··· DATA RECORDS

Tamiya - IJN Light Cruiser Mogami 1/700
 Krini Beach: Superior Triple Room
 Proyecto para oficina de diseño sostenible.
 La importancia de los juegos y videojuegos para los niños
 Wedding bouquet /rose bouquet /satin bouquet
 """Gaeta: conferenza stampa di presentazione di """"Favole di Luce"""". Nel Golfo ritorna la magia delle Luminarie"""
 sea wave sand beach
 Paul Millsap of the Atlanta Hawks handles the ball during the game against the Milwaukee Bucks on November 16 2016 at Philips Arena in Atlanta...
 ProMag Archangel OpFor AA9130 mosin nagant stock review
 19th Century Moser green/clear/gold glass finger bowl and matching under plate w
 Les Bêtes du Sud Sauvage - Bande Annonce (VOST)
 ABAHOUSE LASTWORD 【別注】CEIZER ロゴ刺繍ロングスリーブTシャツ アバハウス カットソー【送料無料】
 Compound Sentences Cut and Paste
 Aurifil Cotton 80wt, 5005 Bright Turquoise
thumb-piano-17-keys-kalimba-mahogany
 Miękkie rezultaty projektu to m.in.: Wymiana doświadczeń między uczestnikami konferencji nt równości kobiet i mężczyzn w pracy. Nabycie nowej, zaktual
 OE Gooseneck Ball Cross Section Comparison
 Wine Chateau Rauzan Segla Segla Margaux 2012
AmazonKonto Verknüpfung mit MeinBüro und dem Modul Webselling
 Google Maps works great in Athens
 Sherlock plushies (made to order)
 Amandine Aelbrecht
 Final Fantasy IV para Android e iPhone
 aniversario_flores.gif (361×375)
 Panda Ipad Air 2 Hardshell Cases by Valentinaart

······

== TASK DESCRIPTION ==
Make an exact transcription of the entries above.

== WRITTEN ANSWER ==
Tamiya - IJN Light Cruiser Mogami 1/700
 Krini Beach: Superior Triple Room
 Proyecto para oficina de diseño sostenible.
 La importancia de los juegos y videojuegos para los niños
 Wedding bouquet /rose bouquet /satin bouquet
 """Gaeta: conferenza stampa di presentazione di """"Favole di Luce"""". Nel Golfo ritorna la magia delle Luminarie"""
 sea wave sand beach
 Paul Millsap of the Atlanta Hawks handles the ball during the game against the Milwaukee Bucks on November 16 2016 at Philips Arena in Atlanta...
 ProMag Archangel OpFor AA9130 mosin nagant stock review
 19th Century Moser green/clear/gold glass finger bowl and matching under plate w
 Les Bêtes du Sud Sauvage - Bande Annonce (VOST)
 ABAHOUSE LASTWORD 【別注】CEIZER ロゴ刺繍ロングスリーブTシャツ アバハウス カットソー【送料無料】
 Compound Sentences Cut and Paste
 Aurifil Cotton 80wt, 5005 Bright Turquoise
thumb-piano-17-keys-kalimba-mahogany
 Miękkie rezultaty projektu to m.in.: Wymiana doświadczeń między uczestnikami konferencji nt równości kobiet i mężczyzn w pracy. Nabycie nowej, zaktual
 OE Gooseneck Ball Cross Section Comparison
 Wine Chateau Rauzan Segla Segla Margaux 2012
AmazonKonto Verknüpfung mit MeinBüro und dem Modul Webselling
 Google Maps works great in Athens
 Sherlock plushies (made to order)
 Amandine Aelbrecht
 Final Fantasy IV para Android e iPhone
 aniversario_flores.gif (361×375)
 Panda Ipad Air 2 Hardshell Cases by Valentinaart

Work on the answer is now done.